--- START OF Extracted data ---

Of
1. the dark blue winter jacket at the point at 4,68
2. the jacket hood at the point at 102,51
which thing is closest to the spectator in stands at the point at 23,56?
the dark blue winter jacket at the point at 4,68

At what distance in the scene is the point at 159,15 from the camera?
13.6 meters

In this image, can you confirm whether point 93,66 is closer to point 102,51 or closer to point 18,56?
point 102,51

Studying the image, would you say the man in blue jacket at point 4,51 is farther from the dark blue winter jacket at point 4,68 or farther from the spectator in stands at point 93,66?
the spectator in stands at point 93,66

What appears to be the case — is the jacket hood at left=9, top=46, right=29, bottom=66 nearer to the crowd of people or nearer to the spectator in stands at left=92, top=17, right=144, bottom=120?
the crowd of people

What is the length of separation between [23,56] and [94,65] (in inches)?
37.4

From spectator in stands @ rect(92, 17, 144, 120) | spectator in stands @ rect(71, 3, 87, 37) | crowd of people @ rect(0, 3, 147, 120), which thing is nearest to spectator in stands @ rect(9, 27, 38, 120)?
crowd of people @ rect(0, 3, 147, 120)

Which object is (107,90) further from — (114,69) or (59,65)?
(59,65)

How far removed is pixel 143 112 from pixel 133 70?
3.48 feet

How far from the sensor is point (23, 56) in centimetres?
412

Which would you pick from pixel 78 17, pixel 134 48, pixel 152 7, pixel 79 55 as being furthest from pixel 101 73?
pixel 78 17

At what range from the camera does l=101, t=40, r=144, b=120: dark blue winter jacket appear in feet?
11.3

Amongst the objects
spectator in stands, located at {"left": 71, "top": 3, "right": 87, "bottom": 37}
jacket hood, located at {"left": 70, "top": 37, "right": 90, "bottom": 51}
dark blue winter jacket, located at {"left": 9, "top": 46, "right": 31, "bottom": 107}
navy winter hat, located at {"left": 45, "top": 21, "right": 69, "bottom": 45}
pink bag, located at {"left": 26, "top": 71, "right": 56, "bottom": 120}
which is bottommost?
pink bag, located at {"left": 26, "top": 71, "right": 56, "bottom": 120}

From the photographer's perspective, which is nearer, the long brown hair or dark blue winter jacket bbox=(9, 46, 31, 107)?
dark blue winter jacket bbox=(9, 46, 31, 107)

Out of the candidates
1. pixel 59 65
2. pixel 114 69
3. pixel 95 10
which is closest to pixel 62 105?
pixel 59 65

--- END OF Extracted data ---
--- START OF Extracted data ---

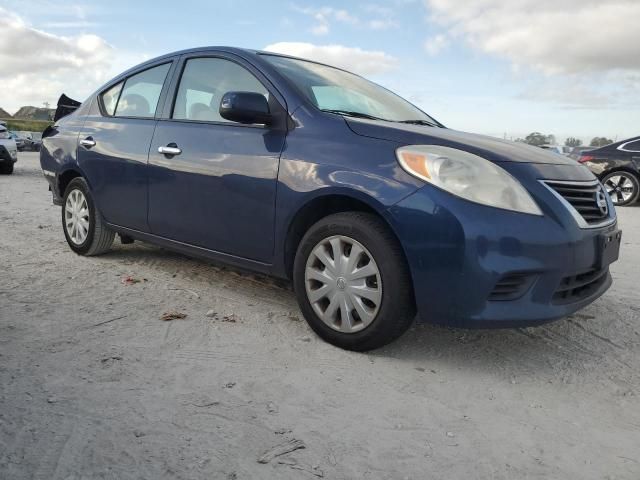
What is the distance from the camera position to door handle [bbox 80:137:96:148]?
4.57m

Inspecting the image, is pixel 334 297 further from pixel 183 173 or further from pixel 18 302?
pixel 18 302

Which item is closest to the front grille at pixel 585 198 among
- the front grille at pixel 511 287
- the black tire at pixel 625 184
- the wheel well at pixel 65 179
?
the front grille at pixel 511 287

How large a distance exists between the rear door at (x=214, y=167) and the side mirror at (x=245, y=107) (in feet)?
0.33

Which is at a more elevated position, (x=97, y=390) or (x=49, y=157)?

--- END OF Extracted data ---

What is asked: Return each line of the records above that contains the word "closest".

Result of the task:
which thing is closest to the spectator in stands at the point at 23,56?
which is closest to pixel 62 105?
Which item is closest to the front grille at pixel 585 198 among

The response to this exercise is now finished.